I wrote the other day about Courthouse Square, the ubiquitous town centre used in countless films and TV shows. For someone like me, interested in both films and cities, a place like this is fascinating as a built embodiment of the kind of community that films and television shows hold up as an ideal. In reality, most of us live in far more mundane suburban environments that suffer various shortcomings: they are too dispersed, with residential, retail, and employment activities frequently located far apart; they have too little public transport, making us too dependent on cars; they are short of true public space, substituting instead private spaces such as shopping malls; and so on. Yet in films and television shows places like Courthouse Square are held forth as an alluring image of the town that has a discernible centre, public space, civic facilities, and an old-fashioned charm. These sets are interesting to an urban planner such as myself because they represent the best efforts of highly experienced dream manufacturers to build the ideal community.

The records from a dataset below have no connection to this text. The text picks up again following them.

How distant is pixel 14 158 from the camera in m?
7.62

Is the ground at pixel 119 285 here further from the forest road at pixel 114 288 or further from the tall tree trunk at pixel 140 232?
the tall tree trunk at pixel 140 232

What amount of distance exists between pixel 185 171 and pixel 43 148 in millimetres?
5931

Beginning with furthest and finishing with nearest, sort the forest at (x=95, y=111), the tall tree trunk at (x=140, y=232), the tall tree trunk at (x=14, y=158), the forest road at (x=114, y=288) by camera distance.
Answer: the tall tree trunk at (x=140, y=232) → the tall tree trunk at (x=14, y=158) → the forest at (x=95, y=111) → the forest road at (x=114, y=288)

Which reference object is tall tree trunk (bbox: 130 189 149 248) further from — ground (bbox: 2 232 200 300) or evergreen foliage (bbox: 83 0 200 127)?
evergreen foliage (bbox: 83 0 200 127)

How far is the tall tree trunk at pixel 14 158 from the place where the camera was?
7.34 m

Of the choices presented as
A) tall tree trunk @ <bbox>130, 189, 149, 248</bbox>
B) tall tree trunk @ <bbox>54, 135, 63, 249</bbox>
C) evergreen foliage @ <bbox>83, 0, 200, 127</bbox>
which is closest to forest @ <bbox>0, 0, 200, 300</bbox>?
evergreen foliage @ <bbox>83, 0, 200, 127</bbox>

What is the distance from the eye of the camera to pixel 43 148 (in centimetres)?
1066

What’s even more interesting, though, is the example of Disneyland. Essentially, what we have here is a filmmaker, Walt Disney, who after World War II became increasingly disinterested in making films and turned instead to place making. He purchased land on the fringe of the city that epitomises the post-war urban fabric, built an environment strikingly similar to one of these movie towns, and then charged admission to it. The front section of Disneyland, and the one section that every visitor must pass through, is Main Street USA, a tangible realisation of the Hollywood movie town (my essay here gives extensive detail on the traits of the classic Hollywood town). Disney, renowned for his escapist film fantasies, was here selling people an escape to the fantasy of a pleasant, pedestrian-friendly urban environment with a civic square and public transport. In postwar L.A. this was a commodity in such short supply that Disney was able to turn around the fortunes of his struggling business driven almost solely by his Disneyland profits.